Task description
Could you transcribe exactly the lines from the one containing "this 300×200 image." through the last line of the records below, leaving out the pictures?

Recorded information

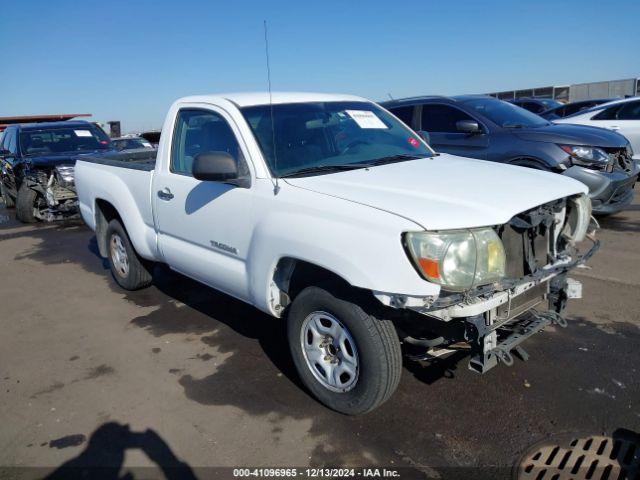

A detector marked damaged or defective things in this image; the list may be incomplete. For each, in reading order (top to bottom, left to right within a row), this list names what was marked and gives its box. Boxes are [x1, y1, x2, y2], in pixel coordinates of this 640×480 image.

damaged vehicle [0, 122, 111, 223]
damaged vehicle [76, 94, 600, 416]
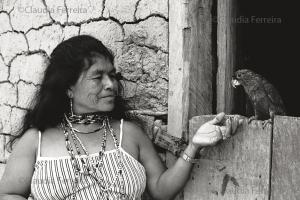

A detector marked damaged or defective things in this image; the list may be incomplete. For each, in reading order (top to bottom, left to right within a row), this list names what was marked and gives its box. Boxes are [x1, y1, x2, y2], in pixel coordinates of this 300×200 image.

cracked mud wall [0, 0, 169, 175]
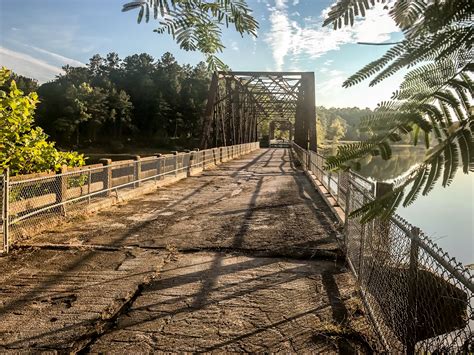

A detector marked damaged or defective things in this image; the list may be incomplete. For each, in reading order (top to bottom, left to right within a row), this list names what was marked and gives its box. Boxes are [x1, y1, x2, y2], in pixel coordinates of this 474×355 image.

cracked pavement [0, 149, 378, 354]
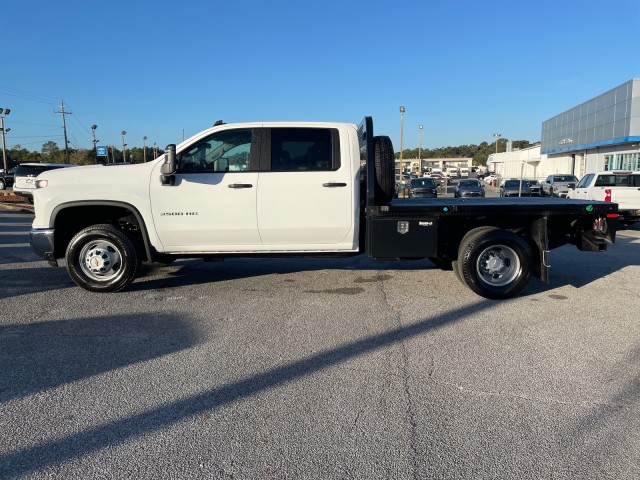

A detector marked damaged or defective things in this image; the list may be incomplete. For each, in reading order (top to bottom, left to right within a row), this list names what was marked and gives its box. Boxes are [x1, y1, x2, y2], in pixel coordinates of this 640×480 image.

cracked asphalt [1, 211, 640, 480]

Finished task
A detector marked damaged or defective things in this image; the list may be incomplete. For each, in reading order (top to bottom, left to right within a row), this list names what was marked and gives its box. Boxes are [x1, y1, x2, y2], in pixel coordinates of this 300×200 image.

cracked mud wall [0, 0, 169, 175]

A detector marked damaged or defective things in this image; the list may be incomplete. For each, in reading order (top to bottom, left to right within a row), this list names what was marked and gives its box. Boxes are [x1, y1, x2, y2], in pixel coordinates of this 474×355 image.

cracked pavement [0, 149, 378, 354]

A detector marked damaged or defective things in this image; the list may be incomplete. For each, in reading order (top to bottom, left to right within a row), this list names what was marked and gives its box. Boxes are [x1, y1, x2, y2], in pixel coordinates of this 640×480 image.

cracked asphalt [1, 211, 640, 480]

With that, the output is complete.